→ **Текст страницы**
________________________
Как уже отмечалось, в основании Фурий принимал участие и Гипподам из Милета — профессиональный архитектор, усовершенствовавший распространенные на его родине принципы планировки городских кварталов.[449] Именно Гипподама, а не Протагора Аристотель называет непосредственным предшественником Платона в области разработки проектов идеального полиса (Ibid., II 5, 1).

В научной литературе Гипподама нередко называют пифагорейцем, проявлявшим симпатии к спартанскому государственному устройству.[450] Например, Ф. Олье считал в качестве главных признаков таких симпатий приверженность Гипподама к «трехчастным композициям», а также приписываемое ему Стобеем стремление учредить совместные трапезы и превратить в своем проекте сельское хозяйство в основной источник государственных доходов. В выдвинутом в гипподамовском проекте предложении учредить верховный «апелляционный суд», в котором избранные старцы разбирают жалобы тяжущихся сторон, Олье усматривал сходство со спартанской герусией.[451]

Аристотель в своем сжатом очерке идеального государства Гипподама действительно отмечает основополагающую роль числа три. Население государства численностью в 10 тыс. человек разделено на три сословия — ремесленников, земледельцев и воинов.[452] Первым двум сословиям запрещено носить оружие. Вся государственная территория разделена на три части — священную, общественную и частную. Доходы с первой части направляются на нужды установленного религиозного культа. Вторая предназначается для содержания воинов, а третья остается в частном владении земледельцев. Гипподам также «полагал, что существуют только три вида законов, относительно которых и возникают судебные дела, числом также три — по поводу оскорблений, нанесения ущерба и по поводу убийства» (Ibid.); «а должностные лица избираются народом (народ же составлял три части государства). И избранные на должность заботятся о делах общественных, делах, относящихся к чужестранцам и сиротам» (Ibid., 115, 4).
________________________
→ **Записи набора данных**
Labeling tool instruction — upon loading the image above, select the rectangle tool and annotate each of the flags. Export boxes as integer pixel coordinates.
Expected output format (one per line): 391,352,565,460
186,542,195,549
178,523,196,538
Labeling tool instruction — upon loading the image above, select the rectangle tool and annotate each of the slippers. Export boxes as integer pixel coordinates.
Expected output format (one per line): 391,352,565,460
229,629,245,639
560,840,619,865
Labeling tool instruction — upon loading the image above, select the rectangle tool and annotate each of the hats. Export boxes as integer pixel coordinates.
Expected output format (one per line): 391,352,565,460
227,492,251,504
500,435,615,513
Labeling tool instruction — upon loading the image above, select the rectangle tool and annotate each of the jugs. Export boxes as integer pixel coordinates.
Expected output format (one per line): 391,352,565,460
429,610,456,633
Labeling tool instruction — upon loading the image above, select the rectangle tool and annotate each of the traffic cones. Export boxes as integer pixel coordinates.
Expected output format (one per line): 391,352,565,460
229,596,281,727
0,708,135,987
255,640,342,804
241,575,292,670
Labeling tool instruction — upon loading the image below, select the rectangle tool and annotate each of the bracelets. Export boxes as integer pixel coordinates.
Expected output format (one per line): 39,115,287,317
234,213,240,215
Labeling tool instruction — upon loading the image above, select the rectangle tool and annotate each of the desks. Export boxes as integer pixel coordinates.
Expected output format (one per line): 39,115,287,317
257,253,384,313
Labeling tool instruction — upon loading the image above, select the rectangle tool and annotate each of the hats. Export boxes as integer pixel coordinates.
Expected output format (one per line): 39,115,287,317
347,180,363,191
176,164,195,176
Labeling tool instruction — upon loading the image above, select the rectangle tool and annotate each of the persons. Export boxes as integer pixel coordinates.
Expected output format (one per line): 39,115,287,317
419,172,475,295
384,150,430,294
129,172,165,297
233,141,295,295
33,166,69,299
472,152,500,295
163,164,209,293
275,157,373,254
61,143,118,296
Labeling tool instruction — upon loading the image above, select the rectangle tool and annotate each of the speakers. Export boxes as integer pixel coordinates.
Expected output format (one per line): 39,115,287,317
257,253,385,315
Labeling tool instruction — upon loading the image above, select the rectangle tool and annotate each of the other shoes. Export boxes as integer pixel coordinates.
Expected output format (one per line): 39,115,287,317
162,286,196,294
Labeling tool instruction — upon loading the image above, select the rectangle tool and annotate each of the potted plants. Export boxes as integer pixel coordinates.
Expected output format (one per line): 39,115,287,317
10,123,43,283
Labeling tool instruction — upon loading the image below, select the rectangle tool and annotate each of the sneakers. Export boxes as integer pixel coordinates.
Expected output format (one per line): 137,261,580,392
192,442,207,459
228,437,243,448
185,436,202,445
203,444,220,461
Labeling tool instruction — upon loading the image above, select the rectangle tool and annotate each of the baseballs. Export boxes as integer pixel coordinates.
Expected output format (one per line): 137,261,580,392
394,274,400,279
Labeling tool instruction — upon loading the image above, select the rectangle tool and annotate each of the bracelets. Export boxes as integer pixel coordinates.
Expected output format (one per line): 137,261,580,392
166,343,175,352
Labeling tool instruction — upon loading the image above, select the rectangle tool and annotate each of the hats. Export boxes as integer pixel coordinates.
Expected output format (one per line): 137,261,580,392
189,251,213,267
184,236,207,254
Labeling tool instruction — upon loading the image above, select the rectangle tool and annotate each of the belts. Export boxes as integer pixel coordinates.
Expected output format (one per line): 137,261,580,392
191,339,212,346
________________________
→ **Письменное задание 1**
Какова численность населения идеального государства Гипподама согласно тексту о Гипподаме?
→ **Письменное задание 2**
Перепишите из текста о Гипподаме отрывок, начиная со слов "Как уже отмечалось, в" и далее до слов "(Ibid., II 5, 1).".
→ **Письменное задание 3**
На какие сословия разделено население государства в проекте Гипподама, по тексту о Гипподаме? Назовите все.

→ **Правильный ответ 1**
10 тыс. человек.

→ **Правильный ответ 2**
Как уже отмечалось, в основании Фурий принимал участие и Гипподам из Милета — профессиональный архитектор, усовершенствовавший распространенные на его родине принципы планировки городских кварталов.[449] Именно Гипподама, а не Протагора Аристотель называет непосредственным предшественником Платона в области разработки проектов идеального полиса (Ibid., II 5, 1).

→ **Правильный ответ 3**
Ремесленники, земледельцы и воины.